### DOCUMENT PASSAGE
====

2. A process according to claim 1, wherein the coolant liquid comprises water.
3. A process according to claim 1, wherein all the slots are oriented to direct the coolant liquid toward the strip at an angle of at least 90.degree. to the direction of advance of the strip in the path.
4. A process according to claim 1, wherein the removing step comprises directing a fluid knife against the downwardly facing strip surface, at an angle greater than 90.degree. to the direction of strip advance, downstream of the plurality of slots.
5. A process according to claim 1, wherein said procedure is a multistand cold rolling procedure in which the metal strip is advanced continuously longitudinally through at least two roll stands in succession for progressively reducing the thickness of the strip, the roll stands being spaced apart in tandem along the generally horizontal path, and wherein the cooling, preventing, and removing steps are performed at a cooling locality disposed between said two roll stands in said path.
6. A process according to claim 1, wherein the metal strip is advanced continuously longitudinally through at least three roll stands in succession for progressively reducing the thickness of the strip, the roll stands being spaced apart in tandem along the generally horizontal path, and wherein the cooling, preventing, and removing steps are performed repetitively at each of at least two cooling localities respectively disposed between successive roll stands in said path.
7. A process according to claim 1, wherein the coolant liquid comprises water containing not more than about 5% by volume oil.
8. A process according to claim 1, wherein the removing step comprises training the strip around a hold-down roll in contact with the upwardly facing strip surface, downstream of the plurality of slots, and engaging the downwardly facing strip surface with a guide roll, for exerting a squeegee action thereon, at a location downstream of the hold-down roll.
9. A process according to claim 1, wherein said procedure is a cold rolling procedure in which the metal strip is advanced continuously longitudinally from a pay-off stand through at least one roll stand for reducing the thickness of the strip, and wherein the cooling, preventing, and removing steps are performed at a cooling locality disposed between said pay-off stand and said one roll stand in said path.

====

### SUPPLIED MATERIAL
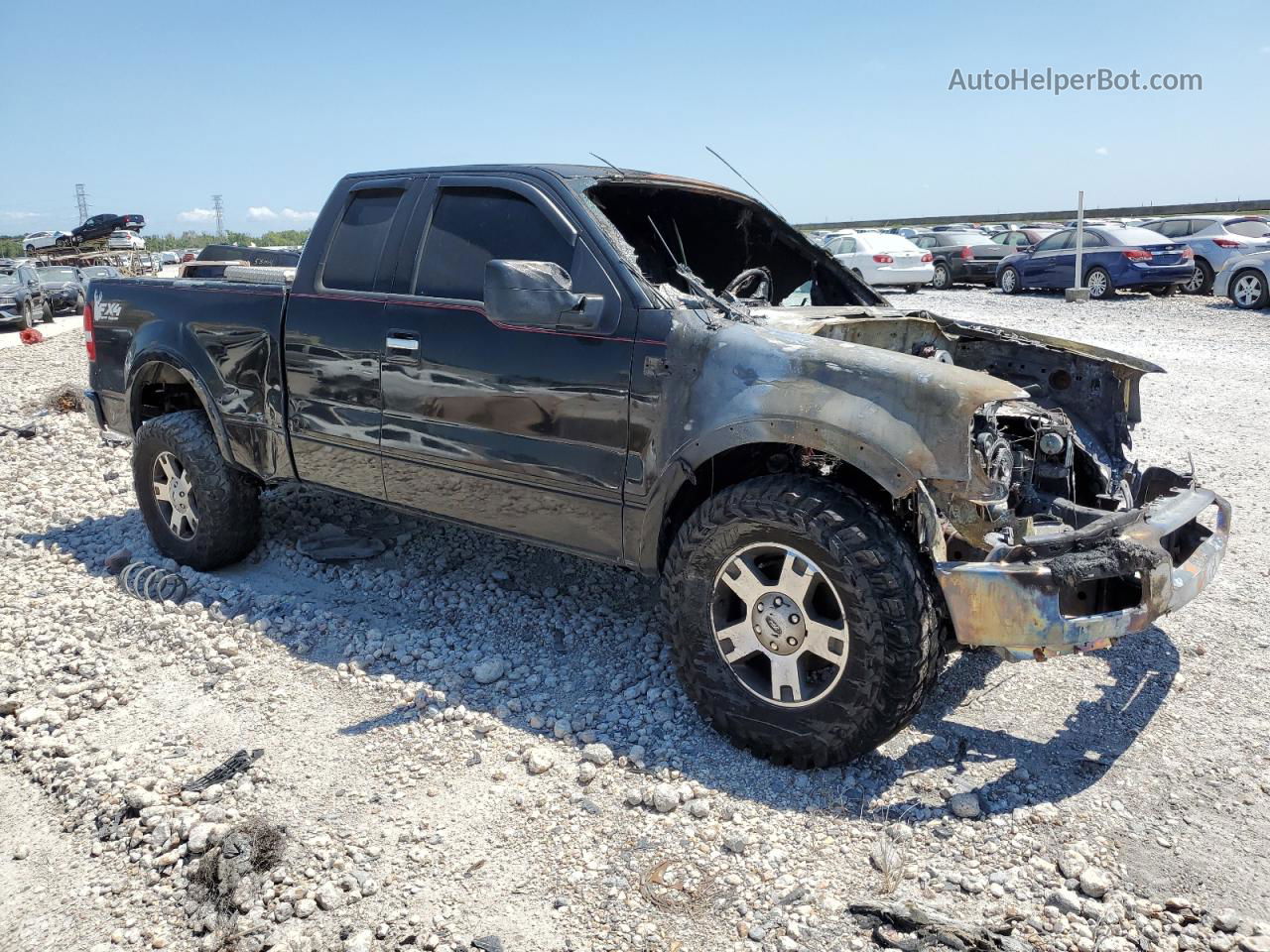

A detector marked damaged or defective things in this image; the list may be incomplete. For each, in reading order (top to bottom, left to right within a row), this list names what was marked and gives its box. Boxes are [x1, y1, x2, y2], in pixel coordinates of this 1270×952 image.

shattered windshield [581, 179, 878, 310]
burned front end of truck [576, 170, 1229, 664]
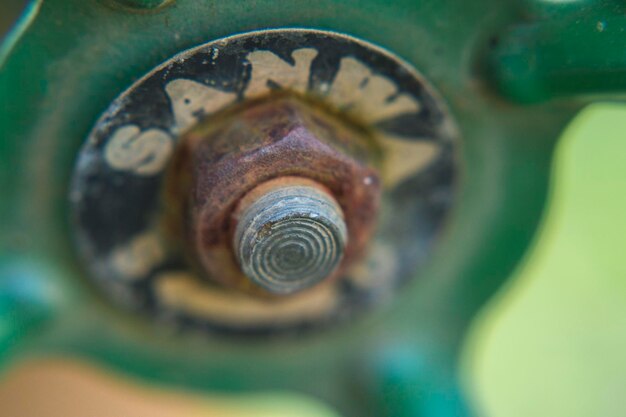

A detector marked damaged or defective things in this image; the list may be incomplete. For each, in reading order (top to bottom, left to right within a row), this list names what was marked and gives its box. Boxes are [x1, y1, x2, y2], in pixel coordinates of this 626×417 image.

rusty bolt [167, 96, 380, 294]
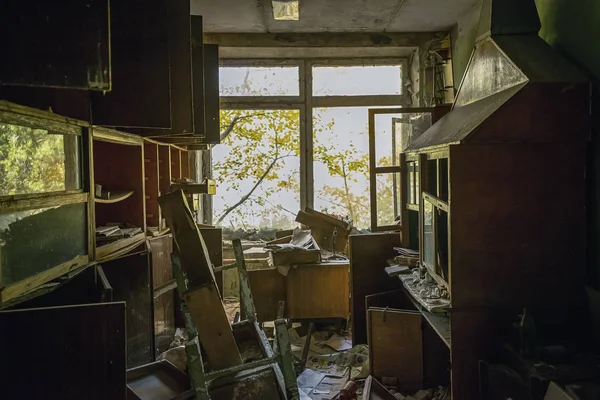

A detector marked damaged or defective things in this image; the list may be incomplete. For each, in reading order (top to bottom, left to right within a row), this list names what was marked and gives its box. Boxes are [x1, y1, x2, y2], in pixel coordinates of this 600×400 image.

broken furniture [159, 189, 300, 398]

====

### WORK TO DO
**a.** Translate this sentence from the cold-rolling claims into Spanish: "A process according to claim 1, wherein the coolant liquid comprises water containing not more than about 5% by volume oil."
**b.** Carry on the cold-rolling claims after their final sentence.
This data was drawn from a different source than the cold-rolling claims.

### EXPECTED OUTPUTS
**a.** Un proceso según la reivindicación 1, en el que el líquido refrigerante comprende agua que contiene no más de aproximadamente un 5 % en volumen de aceite.

**b.**
10. A process according to claim 3, wherein at least all but the furthest upstream of the slots are oriented to direct the coolant liquid toward the strip at an angle greater than 90.degree. to the direction of advance of the strip in the path.
11. A process according to claim 3, wherein that one or more of the slots which are furthest upstream with respect to the strip path is oriented to direct the coolant liquid toward the strip at an angle of about 90.degree. to the direction of strip advance, for limiting the upstream extent of coolant delivery.
12. A process according to claim 3, wherein the coolant liquid comprises water and is supplied to the slots at a pressure such that it impinges on the strip from each slot as a continuous curtain of water across substantially the full width of the strip without substantially upwardly deflecting the strip.
13. A process according to claim 3, wherein the slots are each between 0.2 and 5.0 mm wide.
14. A process according to claim 3, wherein the slots are each between about 0.5 and about 2.0 mm wide.
15. A process according to claim 3, wherein the spacing between adjacent slots, in the direction of strip advance, is between about 50 and about 500 mm.
16. A process according to claim 3, wherein the spacing between adjacent slots, in the direction of strip advance, is between about 100 and 150 mm.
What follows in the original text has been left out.